### What you need to do
Repeat the entries without change, omitting the pictures.

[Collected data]
******
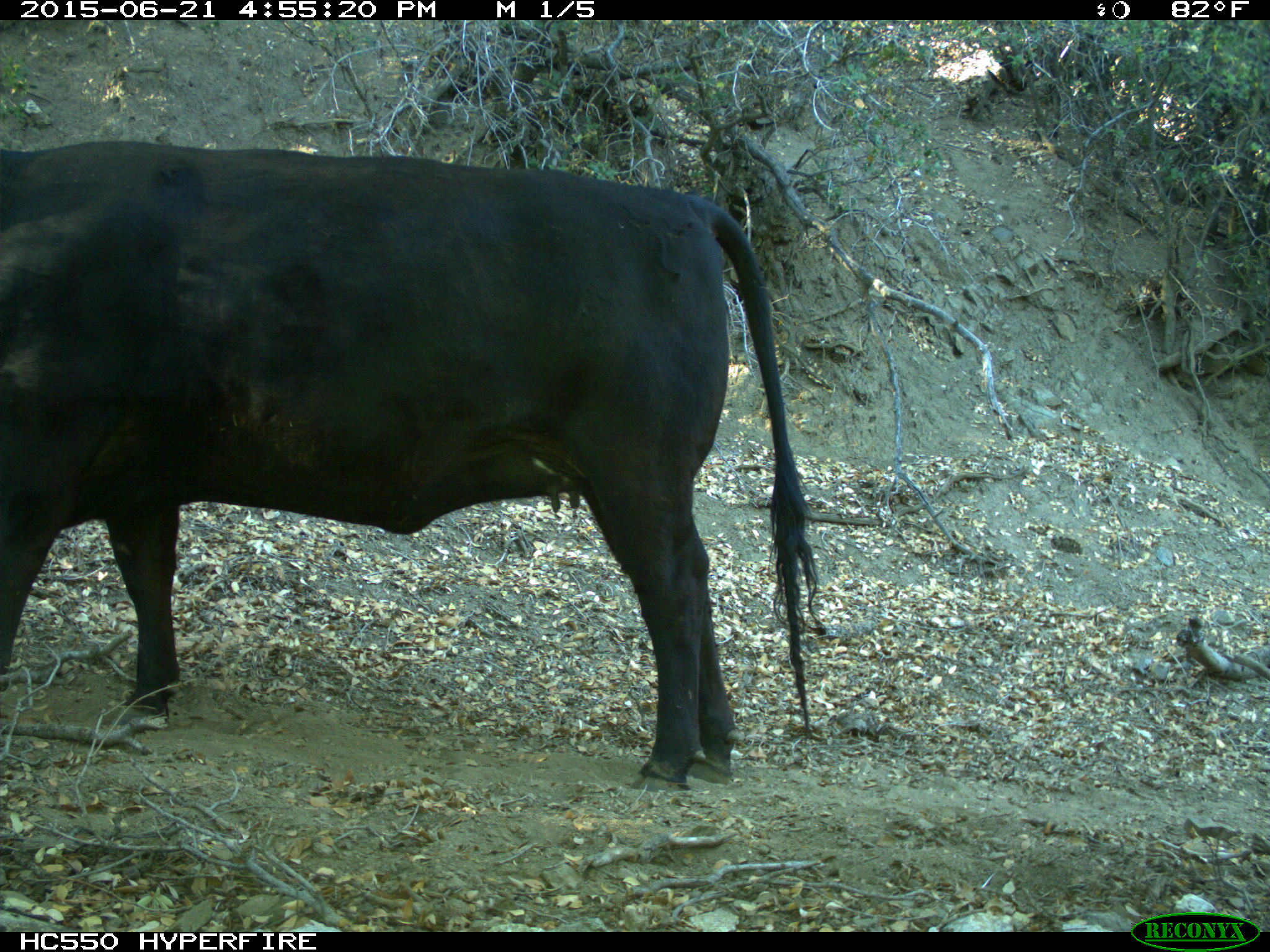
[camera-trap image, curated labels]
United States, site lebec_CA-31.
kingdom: Animalia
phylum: Chordata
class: Mammalia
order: Artiodactyla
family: Bovidae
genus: Bos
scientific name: Bos taurus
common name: domestic cow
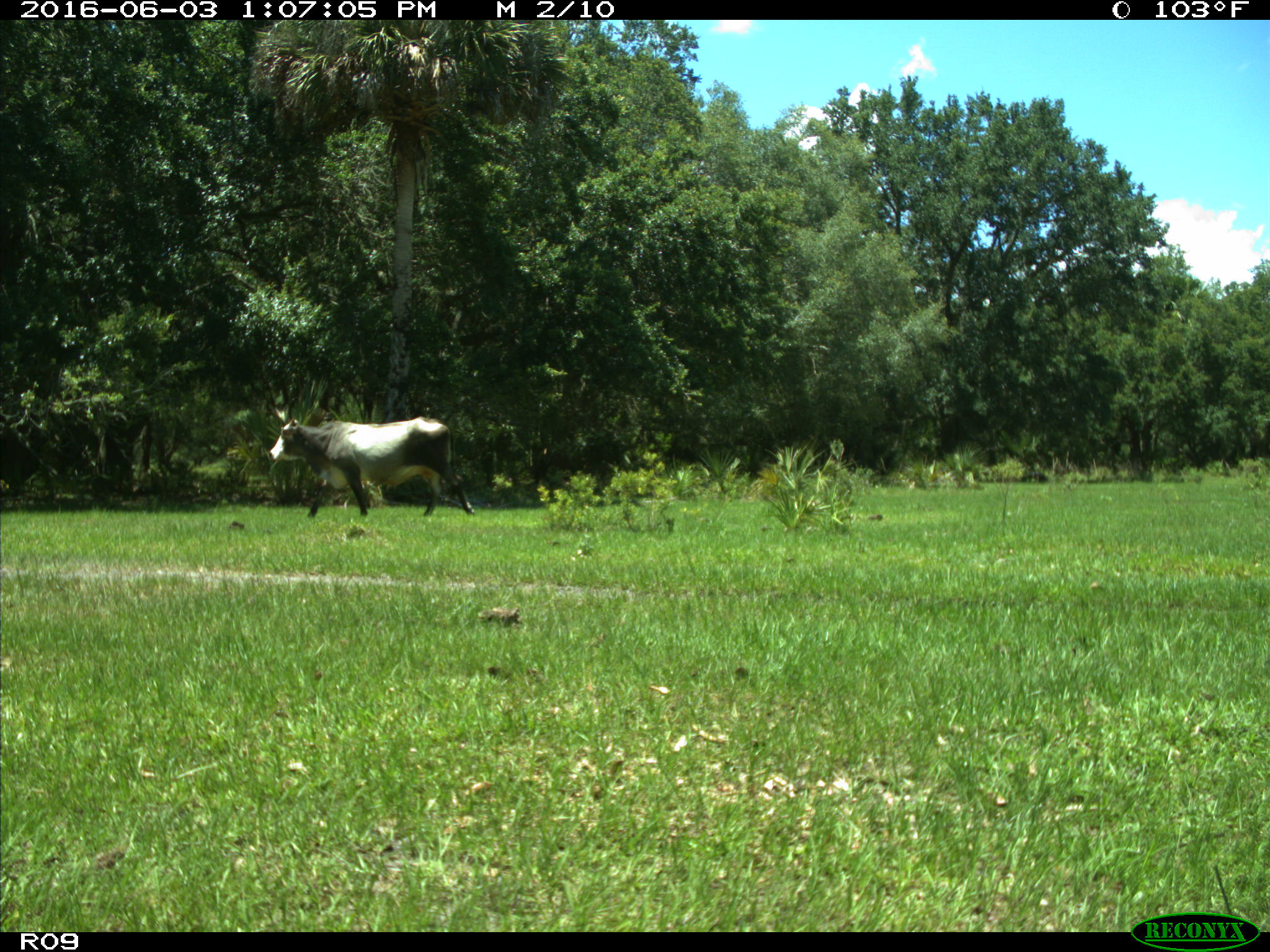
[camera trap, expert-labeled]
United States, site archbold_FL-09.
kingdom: Animalia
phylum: Chordata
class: Mammalia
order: Artiodactyla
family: Bovidae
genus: Bos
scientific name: Bos taurus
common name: domestic cow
Bos taurus (domestic cow).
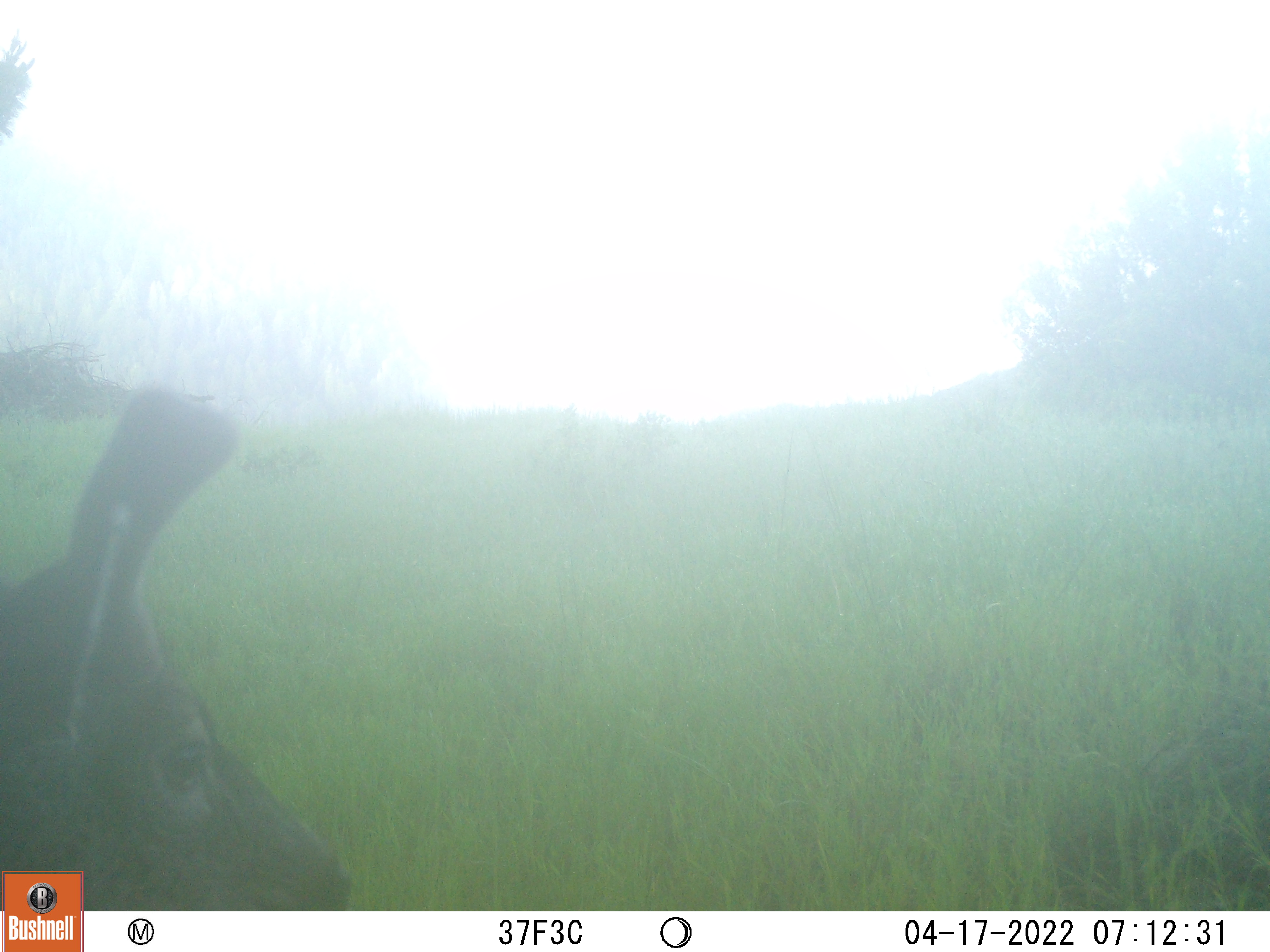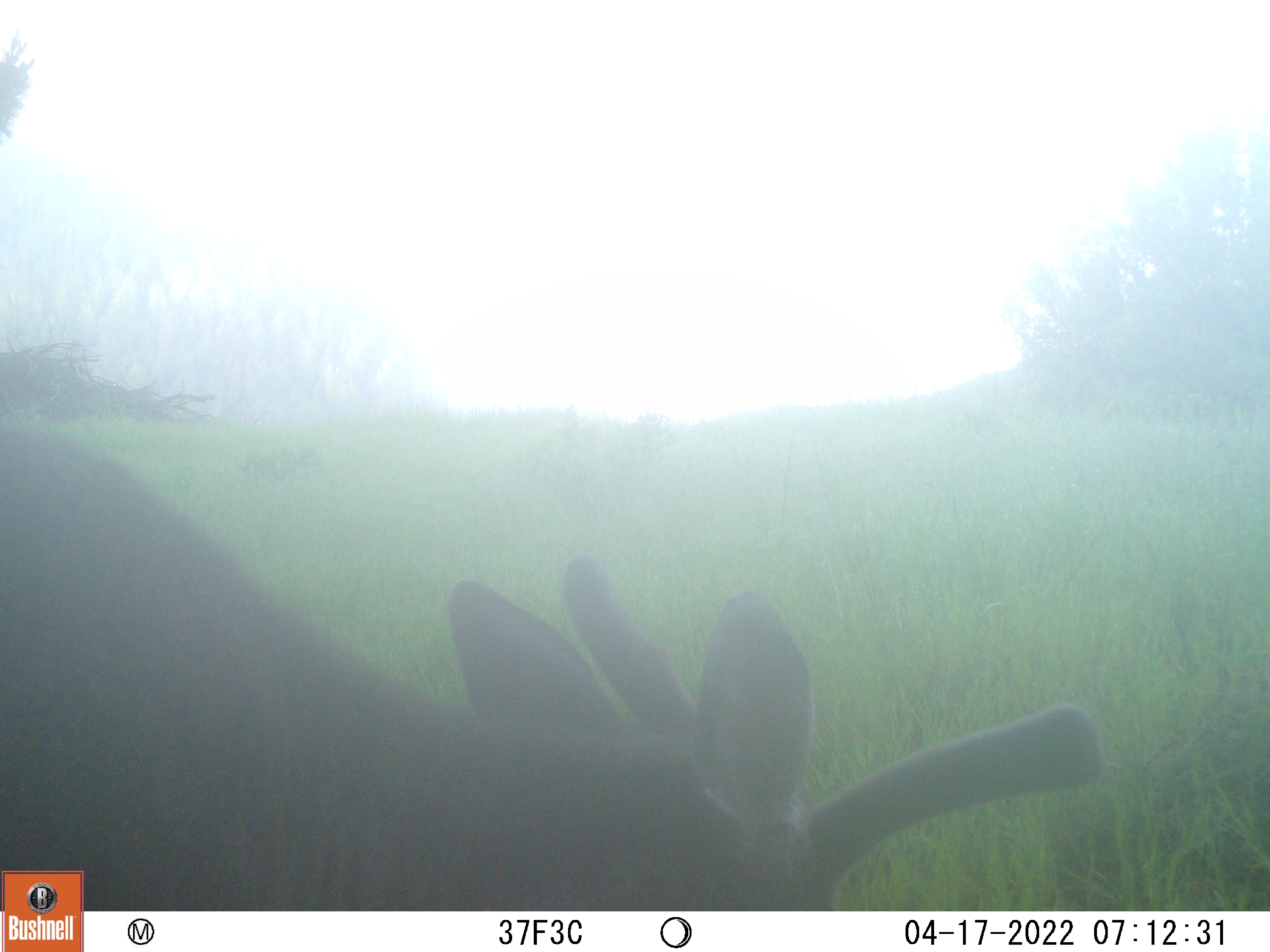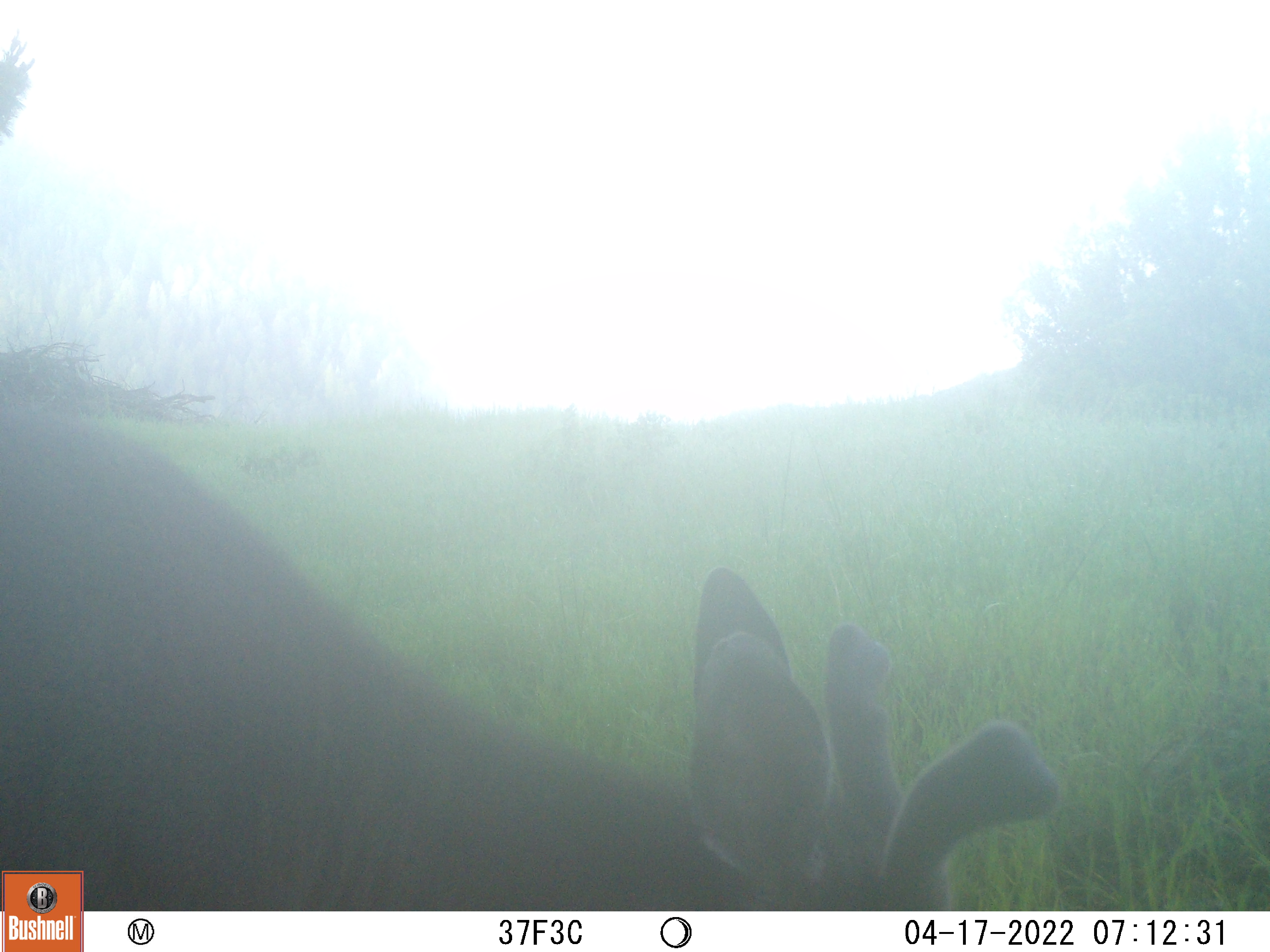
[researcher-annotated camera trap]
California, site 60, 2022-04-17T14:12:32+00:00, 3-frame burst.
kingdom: Animalia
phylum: Chordata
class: Mammalia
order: Artiodactyla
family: Cervidae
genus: Odocoileus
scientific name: Odocoileus hemionus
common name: mule deer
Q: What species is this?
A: Mule deer (Odocoileus hemionus).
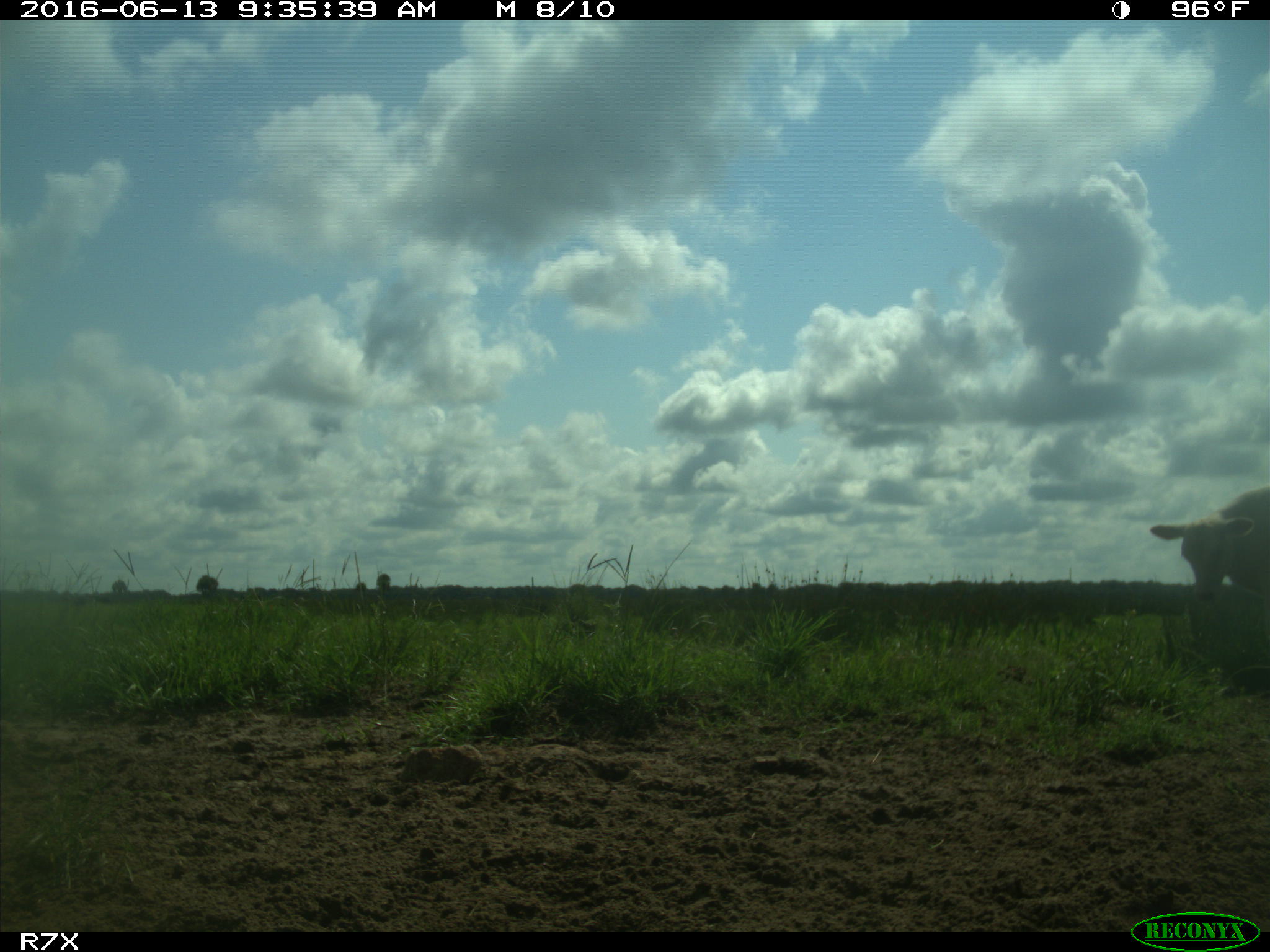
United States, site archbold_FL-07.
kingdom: Animalia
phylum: Chordata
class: Mammalia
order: Artiodactyla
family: Bovidae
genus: Bos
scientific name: Bos taurus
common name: domestic cow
******
### Answer below
[camera-trap image, curated labels]
United States, site lebec_CA-31.
kingdom: Animalia
phylum: Chordata
class: Mammalia
order: Artiodactyla
family: Bovidae
genus: Bos
scientific name: Bos taurus
common name: domestic cow
[camera trap, expert-labeled]
United States, site archbold_FL-09.
kingdom: Animalia
phylum: Chordata
class: Mammalia
order: Artiodactyla
family: Bovidae
genus: Bos
scientific name: Bos taurus
common name: domestic cow
Bos taurus (domestic cow).
[researcher-annotated camera trap]
California, site 60, 2022-04-17T14:12:32+00:00, 3-frame burst.
kingdom: Animalia
phylum: Chordata
class: Mammalia
order: Artiodactyla
family: Cervidae
genus: Odocoileus
scientific name: Odocoileus hemionus
common name: mule deer
Q: What species is this?
A: Mule deer (Odocoileus hemionus).
United States, site archbold_FL-07.
kingdom: Animalia
phylum: Chordata
class: Mammalia
order: Artiodactyla
family: Bovidae
genus: Bos
scientific name: Bos taurus
common name: domestic cow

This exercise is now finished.